==== EXCERPTED TEXT

"Hair of the Dog" is the title track of Nazareth's 1975 album Hair of the Dog. It is sometimes called "Son of a Bitch" because of the repeated lyric in the hook ("Now you're messing with a son of a bitch").

Background 
The song is about a charming and manipulative woman who can get men to acquiesce to her every need. The singer is letting her know that she has met her match in him, a self-described "son of a bitch."

"Hair of the Dog" uses a talk box extensively during its bridge. The song's title, which does not appear in the lyrics, is a pun ("hair of the dog" = "heir of the dog" = "son of a bitch").

As a standalone song, it only charted in Germany, where it peaked at #44. In the United States, because the Hair of the Dog album was a top-20 hit on the album charts, the song received extensive airplay on album-oriented rock stations (despite "bitch" being a borderline profanity) and remains in the playlist of most classic rock formatted stations. In the US, it was released as the B-side of "Love Hurts".

========

**EXERCISE TASK A**.
List each line of the records that contains the string "furthest".

==== RECORD LIST

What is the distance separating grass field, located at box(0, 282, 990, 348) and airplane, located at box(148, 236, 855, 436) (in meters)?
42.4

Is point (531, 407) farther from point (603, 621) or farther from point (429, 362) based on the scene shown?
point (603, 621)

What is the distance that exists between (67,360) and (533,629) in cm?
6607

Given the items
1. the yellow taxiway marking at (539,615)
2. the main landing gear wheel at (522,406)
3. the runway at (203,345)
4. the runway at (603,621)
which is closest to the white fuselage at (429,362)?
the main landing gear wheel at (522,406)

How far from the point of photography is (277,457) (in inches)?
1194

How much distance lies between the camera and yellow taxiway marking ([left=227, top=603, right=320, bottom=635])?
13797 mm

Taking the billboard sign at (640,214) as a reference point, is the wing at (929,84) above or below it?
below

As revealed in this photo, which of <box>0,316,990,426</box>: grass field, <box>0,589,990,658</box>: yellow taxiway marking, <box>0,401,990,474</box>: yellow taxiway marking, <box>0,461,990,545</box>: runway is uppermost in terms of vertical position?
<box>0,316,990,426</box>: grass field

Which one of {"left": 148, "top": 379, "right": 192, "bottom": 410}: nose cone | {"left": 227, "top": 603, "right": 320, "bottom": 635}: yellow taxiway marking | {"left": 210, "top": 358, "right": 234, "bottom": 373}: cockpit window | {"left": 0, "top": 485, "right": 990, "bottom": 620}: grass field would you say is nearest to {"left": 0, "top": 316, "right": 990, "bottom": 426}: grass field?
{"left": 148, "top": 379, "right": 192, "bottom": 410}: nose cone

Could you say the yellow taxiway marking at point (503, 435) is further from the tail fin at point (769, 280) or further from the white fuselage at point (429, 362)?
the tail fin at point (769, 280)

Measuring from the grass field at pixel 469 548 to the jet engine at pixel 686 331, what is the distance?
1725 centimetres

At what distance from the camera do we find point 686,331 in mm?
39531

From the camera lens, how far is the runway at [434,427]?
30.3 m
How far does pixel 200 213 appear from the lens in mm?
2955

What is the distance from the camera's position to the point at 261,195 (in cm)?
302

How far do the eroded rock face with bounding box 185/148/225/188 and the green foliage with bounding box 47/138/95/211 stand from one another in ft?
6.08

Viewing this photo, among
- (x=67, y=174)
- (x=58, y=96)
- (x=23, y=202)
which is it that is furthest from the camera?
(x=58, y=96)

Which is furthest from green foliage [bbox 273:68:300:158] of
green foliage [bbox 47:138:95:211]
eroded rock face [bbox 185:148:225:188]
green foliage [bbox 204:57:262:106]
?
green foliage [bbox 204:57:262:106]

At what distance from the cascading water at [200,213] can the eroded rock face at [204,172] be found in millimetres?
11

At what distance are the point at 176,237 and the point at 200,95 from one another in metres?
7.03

========

**EXERCISE TASK B**.
Extend the article about the Nazareth song "Hair of the Dog" with the next part, picking up after its final sentence.

**EXPECTED ANSWER A**.
which is it that is furthest from the camera?
Which is furthest from green foliage [bbox 273:68:300:158] of

**EXPECTED ANSWER B**.
Personnel

Nazareth
Dan McCafferty – vocals, talk box
Manny Charlton – guitars, synthesizer
Pete Agnew – bass, backing vocals
Darrell Sweet – drums, cowbell, tambourine, backing vocals

Cover versions

The song has been covered by many bands. Guns N' Roses recorded it on their 1993 album "The Spaghetti Incident?". This version features the signature guitar riff from the Beatles' "Day Tripper" as a gag at the end. 

The song is on the Britny Fox album Boys in Heat. Stone Rider covered the song on their 2008 album Three Legs of Trouble. 

It has also been covered by Paul Di'Anno, The Michael Schenker Group, and Warrant.

Personnel

Guns N' Roses
 W. Axl Rose – lead vocals
 Slash – lead guitar, talkbox
 Duff McKagan – bass, backing vocals
 Matt Sorum – drums
 Gilby Clarke – rhythm guitar, backing vocals

Britny Fox
 "Dizzy" Dean Davidson – vocals, rhythm guitar
 Michael Kelly Smith – lead guitar
 Billy Childs – bass
 Johnny Dee – drums

In other media
The original version of the song is featured in the first expansion pack of the video game Grand Theft Auto IV, titled The Lost and the Damned. It is featured on the in-game radio station Liberty Rock Radio. The song was also used in The CW show Supernatural in a Season 2 promotional advertisement.

The Girls Aloud song "Sexy! No No No..." features a sped-up sample of the song's guitar riff. The band is given a writing credit for the sample.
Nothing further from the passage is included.